Trouble-fête en Révolution
Résumé
Début octobre 1976 apparaît aux devantures des libraires un ouvrage appelé à faire date : La Fête révolutionnaire, 1789-1799. Sur la quatrième de couverture, une question à la tonalité frondeuse : « Une sensibilité contemporaine attend aujourd’hui de la fête, comme de la Révolution, la métamorphose radicale du Vieux Monde. La fête est-elle en soi révolutionnaire ? » De l’œuvre si ample de Mona Ozouf, je veux retenir ici ce superbe in-octavo de quelque 350 pages qui s’ouvre, en son milieu, sur un cahier en couleurs, et qui garde sur moi un extraordinaire pouvoir.
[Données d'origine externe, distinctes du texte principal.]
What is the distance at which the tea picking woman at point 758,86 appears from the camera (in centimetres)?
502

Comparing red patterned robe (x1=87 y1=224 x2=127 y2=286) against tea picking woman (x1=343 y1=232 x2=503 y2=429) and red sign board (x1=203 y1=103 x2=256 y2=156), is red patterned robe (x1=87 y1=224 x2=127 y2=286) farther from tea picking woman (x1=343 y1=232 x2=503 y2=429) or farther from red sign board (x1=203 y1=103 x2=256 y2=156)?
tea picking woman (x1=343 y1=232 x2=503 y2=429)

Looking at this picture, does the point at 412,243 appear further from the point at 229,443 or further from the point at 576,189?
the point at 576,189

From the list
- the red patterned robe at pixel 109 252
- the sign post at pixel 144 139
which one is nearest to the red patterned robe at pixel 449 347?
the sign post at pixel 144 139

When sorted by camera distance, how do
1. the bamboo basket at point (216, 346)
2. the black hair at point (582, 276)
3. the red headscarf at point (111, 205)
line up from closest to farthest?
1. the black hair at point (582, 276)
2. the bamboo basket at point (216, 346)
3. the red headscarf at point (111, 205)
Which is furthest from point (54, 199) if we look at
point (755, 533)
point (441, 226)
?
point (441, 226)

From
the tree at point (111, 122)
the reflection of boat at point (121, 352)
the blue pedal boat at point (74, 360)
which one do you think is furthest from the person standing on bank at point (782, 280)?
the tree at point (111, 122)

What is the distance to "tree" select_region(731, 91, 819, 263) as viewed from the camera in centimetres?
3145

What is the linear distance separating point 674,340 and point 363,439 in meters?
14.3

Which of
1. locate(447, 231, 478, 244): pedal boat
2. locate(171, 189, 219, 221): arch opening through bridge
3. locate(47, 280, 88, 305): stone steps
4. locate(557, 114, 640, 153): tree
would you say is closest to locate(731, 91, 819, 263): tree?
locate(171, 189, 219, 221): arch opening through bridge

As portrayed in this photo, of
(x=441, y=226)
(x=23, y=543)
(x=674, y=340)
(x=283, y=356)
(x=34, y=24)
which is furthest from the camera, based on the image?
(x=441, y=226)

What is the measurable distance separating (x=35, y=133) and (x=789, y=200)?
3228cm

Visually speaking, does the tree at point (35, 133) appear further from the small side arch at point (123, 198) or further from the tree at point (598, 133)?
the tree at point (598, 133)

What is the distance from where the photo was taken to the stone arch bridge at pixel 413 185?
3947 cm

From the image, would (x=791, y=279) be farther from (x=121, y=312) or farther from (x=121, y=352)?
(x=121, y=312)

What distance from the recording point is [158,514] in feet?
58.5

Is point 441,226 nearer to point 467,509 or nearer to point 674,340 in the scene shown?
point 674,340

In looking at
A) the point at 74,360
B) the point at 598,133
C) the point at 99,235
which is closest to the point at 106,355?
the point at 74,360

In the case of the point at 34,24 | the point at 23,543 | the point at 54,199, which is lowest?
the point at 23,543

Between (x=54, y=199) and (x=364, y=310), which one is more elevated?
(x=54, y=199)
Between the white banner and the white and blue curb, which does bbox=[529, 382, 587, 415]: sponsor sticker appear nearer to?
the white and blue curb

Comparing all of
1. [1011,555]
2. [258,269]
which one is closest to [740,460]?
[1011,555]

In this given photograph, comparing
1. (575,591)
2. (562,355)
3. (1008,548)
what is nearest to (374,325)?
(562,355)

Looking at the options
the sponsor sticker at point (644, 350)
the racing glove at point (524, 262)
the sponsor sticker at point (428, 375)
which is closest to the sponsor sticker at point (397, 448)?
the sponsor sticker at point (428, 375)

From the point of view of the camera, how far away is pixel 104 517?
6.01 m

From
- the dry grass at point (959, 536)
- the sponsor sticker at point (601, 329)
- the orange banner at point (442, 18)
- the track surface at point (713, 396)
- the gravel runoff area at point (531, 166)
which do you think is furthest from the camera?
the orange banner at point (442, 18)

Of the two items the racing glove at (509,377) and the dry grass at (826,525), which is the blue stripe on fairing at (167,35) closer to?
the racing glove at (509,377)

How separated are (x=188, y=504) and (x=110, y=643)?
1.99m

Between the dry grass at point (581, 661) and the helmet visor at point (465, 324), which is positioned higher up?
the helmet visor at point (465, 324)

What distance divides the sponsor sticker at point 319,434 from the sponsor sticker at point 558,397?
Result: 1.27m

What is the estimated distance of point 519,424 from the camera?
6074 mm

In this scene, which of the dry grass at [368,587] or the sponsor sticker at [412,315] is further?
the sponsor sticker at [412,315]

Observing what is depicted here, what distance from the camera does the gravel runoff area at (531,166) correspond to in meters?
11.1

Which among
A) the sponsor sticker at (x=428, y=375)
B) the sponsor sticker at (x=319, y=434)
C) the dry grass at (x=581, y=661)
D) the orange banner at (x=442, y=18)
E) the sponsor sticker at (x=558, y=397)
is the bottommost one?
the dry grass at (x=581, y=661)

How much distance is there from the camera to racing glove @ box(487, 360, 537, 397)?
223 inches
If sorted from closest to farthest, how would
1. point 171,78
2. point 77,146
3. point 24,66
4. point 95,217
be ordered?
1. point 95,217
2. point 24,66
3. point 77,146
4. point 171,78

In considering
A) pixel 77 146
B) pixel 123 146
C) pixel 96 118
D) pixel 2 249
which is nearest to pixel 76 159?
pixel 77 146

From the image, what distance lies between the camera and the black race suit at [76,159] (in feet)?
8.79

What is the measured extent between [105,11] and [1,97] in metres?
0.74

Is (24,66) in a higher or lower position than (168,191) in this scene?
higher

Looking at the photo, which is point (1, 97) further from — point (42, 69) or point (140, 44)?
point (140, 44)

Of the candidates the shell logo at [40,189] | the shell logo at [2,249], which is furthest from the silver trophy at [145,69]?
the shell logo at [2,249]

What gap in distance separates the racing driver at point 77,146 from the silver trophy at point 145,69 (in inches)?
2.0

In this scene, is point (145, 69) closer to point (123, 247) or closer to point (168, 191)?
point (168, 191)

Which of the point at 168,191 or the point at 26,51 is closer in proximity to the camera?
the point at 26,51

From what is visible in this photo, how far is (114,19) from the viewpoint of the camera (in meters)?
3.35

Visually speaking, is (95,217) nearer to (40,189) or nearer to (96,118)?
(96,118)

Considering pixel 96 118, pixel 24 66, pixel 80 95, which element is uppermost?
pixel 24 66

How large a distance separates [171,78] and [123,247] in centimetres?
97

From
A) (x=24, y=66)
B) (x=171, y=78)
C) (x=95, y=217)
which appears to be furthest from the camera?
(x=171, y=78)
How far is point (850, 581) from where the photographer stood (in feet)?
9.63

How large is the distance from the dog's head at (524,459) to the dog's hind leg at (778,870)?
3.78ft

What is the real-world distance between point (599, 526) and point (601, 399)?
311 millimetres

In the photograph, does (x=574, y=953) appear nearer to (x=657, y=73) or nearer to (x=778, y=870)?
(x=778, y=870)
Au-dessus du nom de l’auteur, comme un arc venant cintrer un mur blanc, trois mots en demi-cercle : « Bibliothèque des histoires », armature toute visuelle mais qui cherchait à rompre avec ce que Proust aurait désigné comme un « enveloppement nébuleux de modes détrônées ».Le demi-cercle est la figure dont l’escrime ou l’art militaire vantaient autrefois la qualité de parade. Reconnaissons-le : le livre de Mona Ozouf fut à la hauteur. Finesse de l’observation, précision du langage, il prit à revers bien des techniques narratives, de celles qui marchaient d’un pas de régiment. Sur le pont de l’histoire, Pierre Nora, fondateur de cette « Bibliothèque », l’a proclamé. Il attendait de ce pluriel (« des histoires ») un « effet de surprise ». Le mot renvoie à tout un arrière-plan aujourd’hui presque effacé. À l’épuisement de l’histoire économique et sociale. Au rejet de l’approche sérielle, avec ses mornes statistiques…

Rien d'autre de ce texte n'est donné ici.